Segregation of the Brain into Gray and White Matter: A Design Minimizing Conduction Delays

Abstract

A ubiquitous feature of the vertebrate anatomy is the segregation of the brain into white and gray matter. Assuming that evolution maximized brain functionality, what is the reason for such segregation? To answer this question, we posit that brain functionality requires high interconnectivity and short conduction delays. Based on this assumption we searched for the optimal brain architecture by comparing different candidate designs. We found that the optimal design depends on the number of neurons, interneuronal connectivity, and axon diameter. In particular, the requirement to connect neurons with many fast axons drives the segregation of the brain into white and gray matter. These results provide a possible explanation for the structure of various regions of the vertebrate brain, such as the mammalian neocortex and neostriatum, the avian telencephalon, and the spinal cord. Vertebrate brains generally contain two kinds of tissue: gray matter and white matter. Gray matter contains local networks of neurons that are wired by dendrites and mostly nonmyelinated local axons. White matter contains long-range axons that implement global communication via often myelinated axons.

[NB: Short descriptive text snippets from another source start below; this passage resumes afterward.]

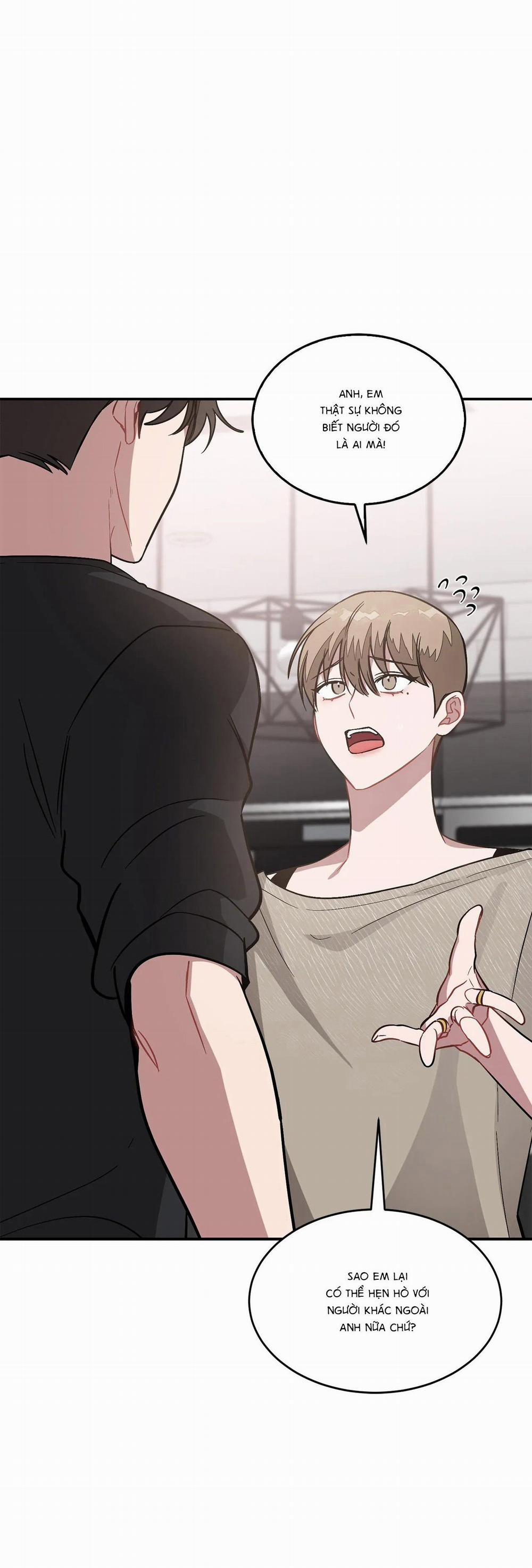 Sống Lại Lần Nữa 62 Ngoại truyện 2 trang 16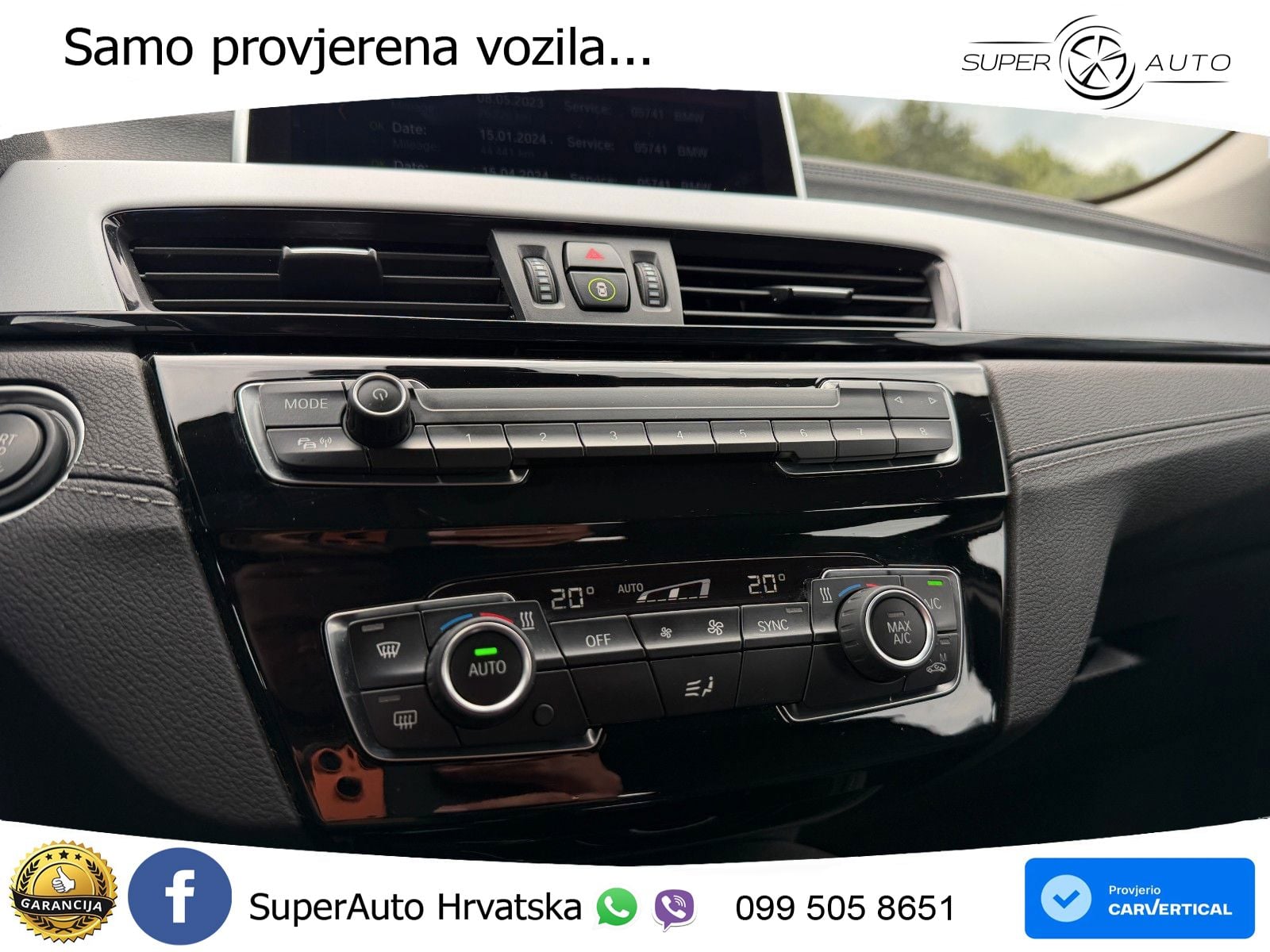BMW X2 sDrive16d Steptronic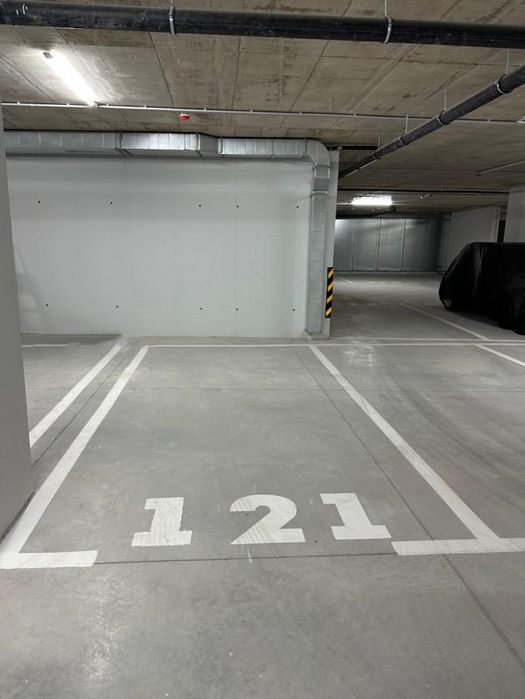 Дава се под наем Двустаен апартамент в София, Кръстова вада - 72 кв.м за 990 € - Снимка #5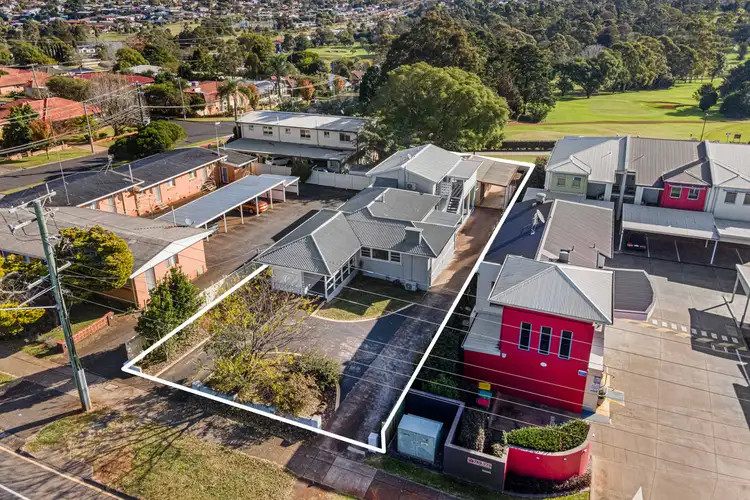Main view of Homely house listing, 777 Ruthven Street, South Toowoomba QLD 4350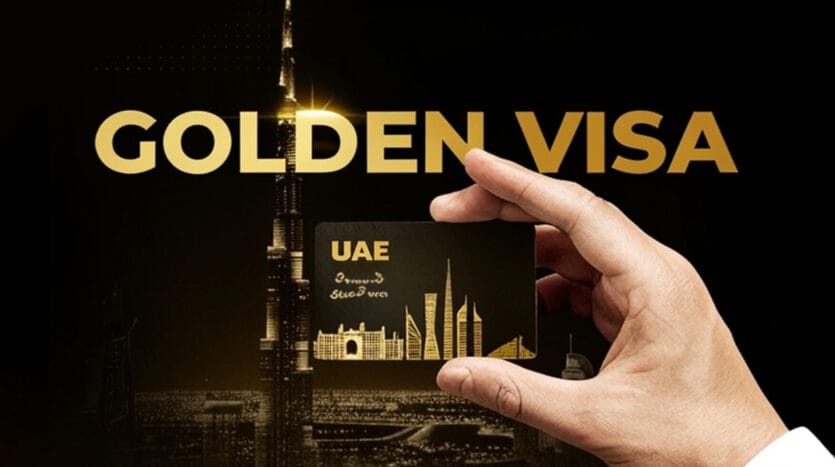 Dubai Golden Visa 2025 Update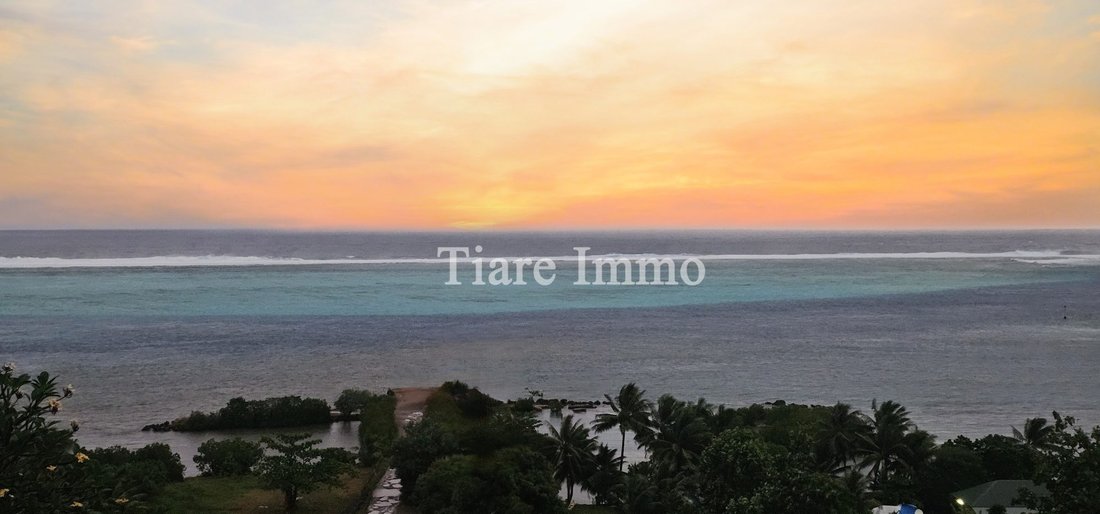 House in Moorea-Maiao, Windward Islands, French Polynesia 1 - 18441805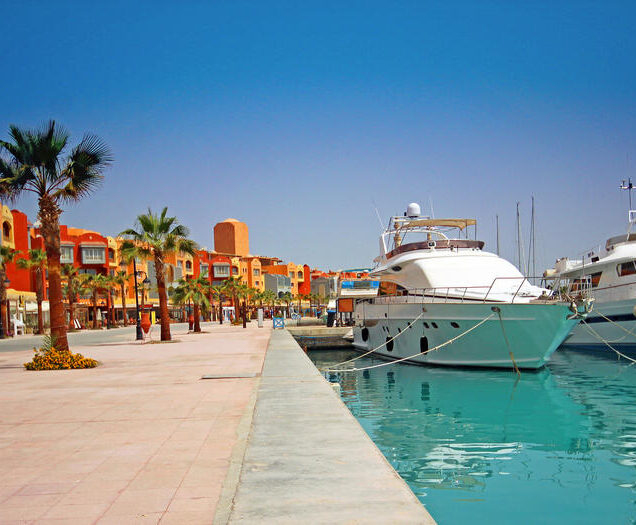 Hurghada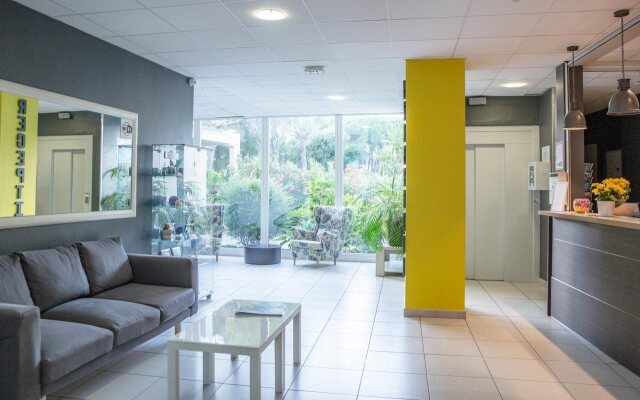 Comfort Aparthotel Frejus La Tour De Mare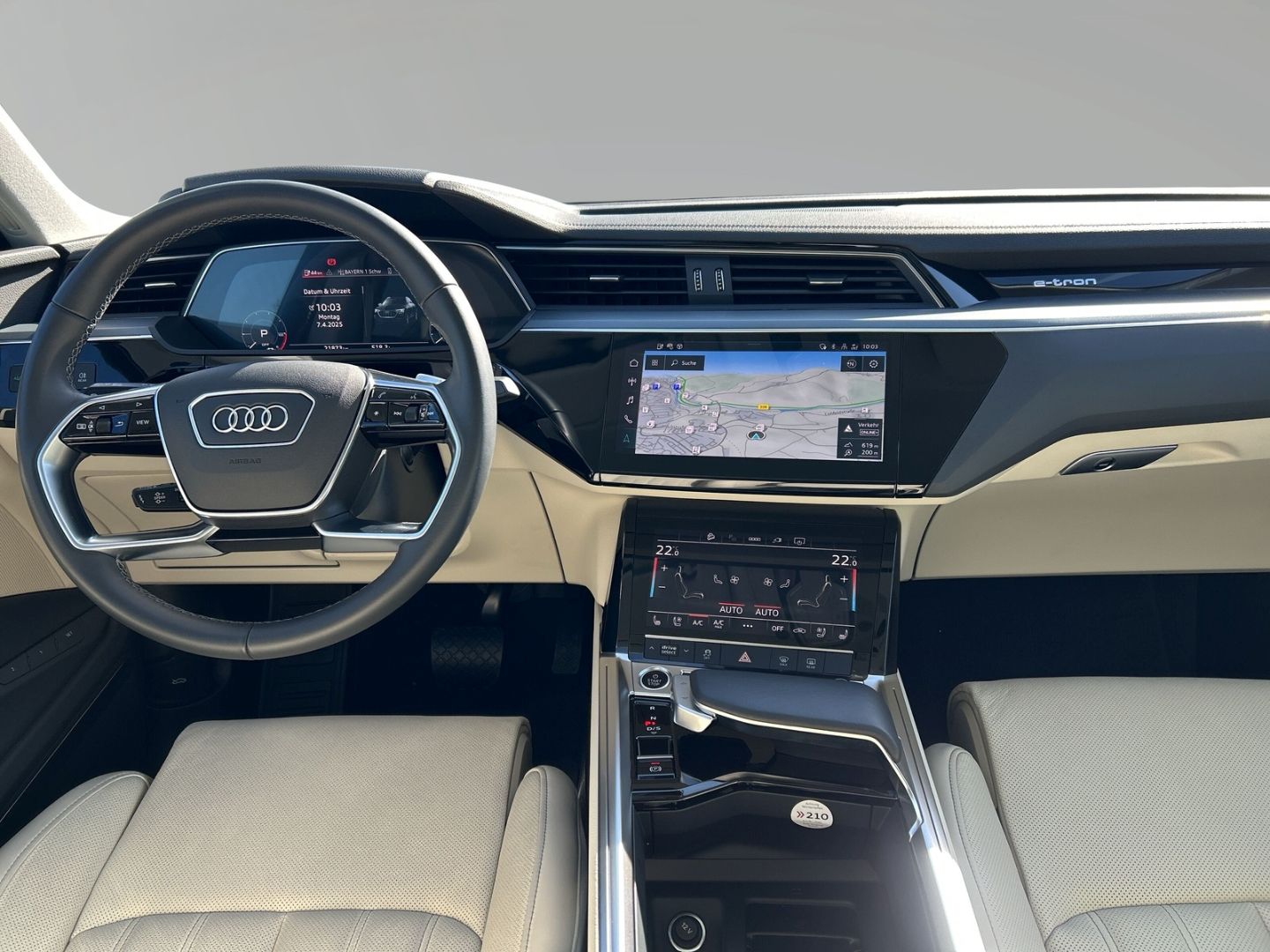 Audi Q8 - Bild 5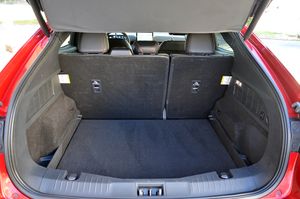 Ford Mustang Mach-E AWD Rango Extendido 351cv 99kWh - Foto 9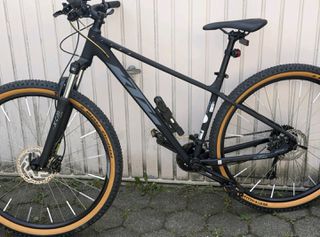 All - Mountain KTM 2026 Ultra Fun 29" M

What is the evolutionary advantage of segregating the brain into white and gray matter rather than intermixing them? In this study, the authors postulate that brain functionality benefits from high synaptic connectivity and short conduction delays—the time required for a signal from one neuron soma to reach another. Using this postulate, they show quantitatively that the existence of many fast, long-range axons drives the segregation of the brain into gray and white matter. The theory not only provides a possible explanation for the structure of various brain regions such as cerebral cortex, neostriatum, and spinal cord, but also makes several testable predictions such as the scaling estimate of the cortical thickness.